__Task description__: Exclude all pictures from your copy of the data below, which should otherwise match exactly.

__Data block__:
*** Block opens ***

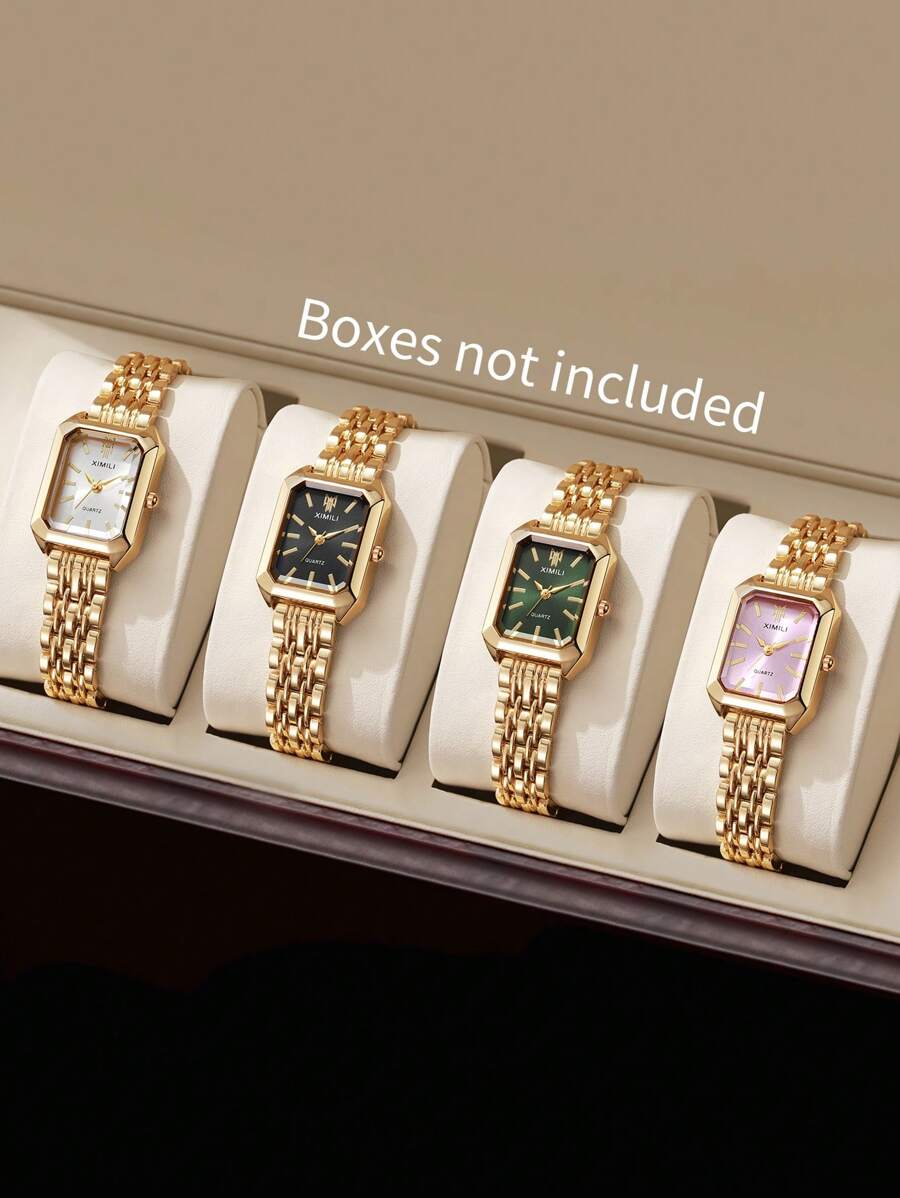 4pcs/Set Women's Fashion Casual Square Roman Numerals Dial Elegant Simplistic Quartz Watch Set, Not Including Watch Box - Gold - View 1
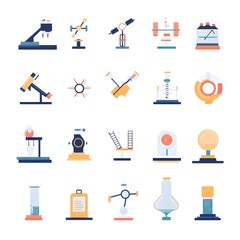 Wall Mural - a collection of minimal flat design icons representing various laboratory equipment and scientific p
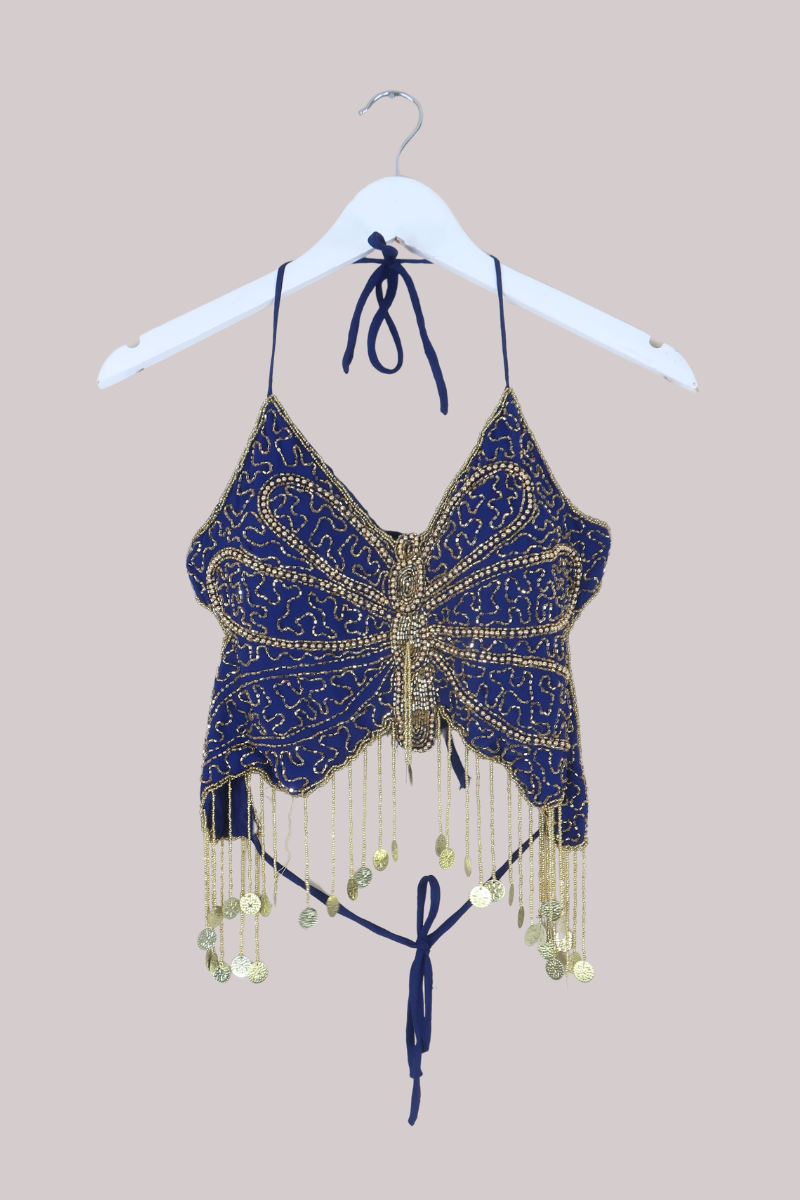 Addison Vintage Beaded Butterfly Top in Midnight Sun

*** Block closes ***

__Your response__:
 4pcs/Set Women's Fashion Casual Square Roman Numerals Dial Elegant Simplistic Quartz Watch Set, Not Including Watch Box - Gold - View 1
 Wall Mural - a collection of minimal flat design icons representing various laboratory equipment and scientific p
 Addison Vintage Beaded Butterfly Top in Midnight Sun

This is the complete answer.